I built the small urban area around my carfloat terminal using Proto:87 girder rail and street running cobblestones. It was difficult trackage to lay, because it was essentially hand laying each individual 3-inch rail section. It looks really good, but I wouldn't recommend it for running freight cars to a carfloat. The rail is just too small, and standard rolling stock wheels easily slip out. The appearance is not worth the number of derailments. For me, a solid, reliably running railroad is better than striving for so much prototype accuracy that reliability is sacrificed.
It takes an iron man to play with a toy iron horse.

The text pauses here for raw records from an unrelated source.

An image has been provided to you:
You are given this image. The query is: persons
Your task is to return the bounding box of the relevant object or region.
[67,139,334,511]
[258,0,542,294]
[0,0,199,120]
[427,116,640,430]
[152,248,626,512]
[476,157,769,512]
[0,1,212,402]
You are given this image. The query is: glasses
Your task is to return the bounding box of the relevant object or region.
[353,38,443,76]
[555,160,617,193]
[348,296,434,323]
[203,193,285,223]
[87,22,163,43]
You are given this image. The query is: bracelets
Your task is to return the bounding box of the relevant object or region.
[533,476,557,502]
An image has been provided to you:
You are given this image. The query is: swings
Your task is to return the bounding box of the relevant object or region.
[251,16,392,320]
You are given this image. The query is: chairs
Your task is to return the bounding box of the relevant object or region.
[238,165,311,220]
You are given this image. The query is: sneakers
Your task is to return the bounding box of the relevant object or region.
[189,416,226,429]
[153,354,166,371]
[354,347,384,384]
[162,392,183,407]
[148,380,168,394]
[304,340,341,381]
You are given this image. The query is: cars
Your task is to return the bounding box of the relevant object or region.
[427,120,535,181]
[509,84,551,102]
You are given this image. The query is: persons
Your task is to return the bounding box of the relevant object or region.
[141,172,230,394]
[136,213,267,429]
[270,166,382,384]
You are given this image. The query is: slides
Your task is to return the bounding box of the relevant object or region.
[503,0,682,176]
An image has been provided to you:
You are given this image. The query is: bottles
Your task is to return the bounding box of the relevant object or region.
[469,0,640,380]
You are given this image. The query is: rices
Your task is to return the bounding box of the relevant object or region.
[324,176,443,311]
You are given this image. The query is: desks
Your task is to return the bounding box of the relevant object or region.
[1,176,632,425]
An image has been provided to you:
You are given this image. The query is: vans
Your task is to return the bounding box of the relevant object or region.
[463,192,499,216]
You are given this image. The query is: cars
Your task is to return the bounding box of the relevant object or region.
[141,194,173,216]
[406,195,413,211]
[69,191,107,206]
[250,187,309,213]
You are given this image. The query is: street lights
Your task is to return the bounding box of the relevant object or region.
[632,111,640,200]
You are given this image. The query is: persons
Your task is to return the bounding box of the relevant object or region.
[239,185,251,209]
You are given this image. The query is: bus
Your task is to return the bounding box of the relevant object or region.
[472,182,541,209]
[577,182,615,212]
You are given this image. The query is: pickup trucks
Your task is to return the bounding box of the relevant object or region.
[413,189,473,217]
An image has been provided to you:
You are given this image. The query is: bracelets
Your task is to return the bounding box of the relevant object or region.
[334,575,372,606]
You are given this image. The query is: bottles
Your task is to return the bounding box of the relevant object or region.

At our club layout (70x72 with hand-laid track and turnouts), we've banned semi-scale wheels as they do give us quite a bit of trouble. Usually when a car derails it's a car problem rather than a track problem. One member had a lot of semi-scale stuff and most of the derailments were his equipment. Bummer, because they do look nice.
Aaron
MisterBeasley I built the small urban area around my carfloat terminal using Proto:87 girder rail and street running cobblestones. It was difficult trackage to lay, because it was essentially hand laying each individual 3-inch rail section. It looks really good, but I wouldn't recommend it for running freight cars to a carfloat. The rail is just too small, and standard rolling stock wheels easily slip out. The appearance is not worth the number of derailments. For me, a solid, reliably running railroad is better than striving for so much prototype accuracy that reliability is sacrificed.
When a train is running or even when cars are being switched, who can actually see that the wheels are too wide. We are usually looking at our cars from the side. If some are bothered by the wide wheels, they have the option to replace them.
I want my wheels and couplers to operate reliably and it doesn't bother me one bit that they are both oversized. The NMRA standards aren't broke. Don't fix them.